Загадка из загадок. Он остался, чтобы разгадать ее. И конечно, красота Анук сыграла отнюдь не последнюю роль. Его решение подкреплялось еще и тем, что он, вышедший из самых низших слоев общества, едва добравшись до первой ступени социальной лестницы, мог диктовать богачам свои условия.

— Хорошо, — сказал он. — Мне тоже есть что сказать… Прежде всего я не хочу выслушивать в дальнейшем никакой политической брехни. Я верю в институт семьи. А когда ты примешь решение завести детей…

Ему показалось, что с ее губ вот-вот сорвется колкая фраза, но она вовремя прикусила язык.

Он продолжил:

— Я верю и в такой институт, как религия… Ты можешь называть меня интегристом, но, если священник во время нашего венчания будет облачен в спортивный свитер, я уйду из церкви…

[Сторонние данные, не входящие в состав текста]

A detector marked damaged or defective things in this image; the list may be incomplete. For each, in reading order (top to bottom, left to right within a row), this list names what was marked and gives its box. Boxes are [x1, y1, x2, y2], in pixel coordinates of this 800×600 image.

На секунду она задумалась, пропустив мимо ушей его последнее замечание.

— Мы, французы, такие же политические комедианты и консерваторы, как испанцы. Клерикалы и сектанты…

Она прикрыла рот ладошкой левой руки.

— Клянусь, что не открою больше рот, чтобы говорить о политике. Клянусь вашей головой…

— Спасибо! Значит, я — покойник… Скажи, что это у тебя на шее?

— Символ.

— Какой?

— Я — пацифистка… Татуировка на моей шее — пацифистский знак.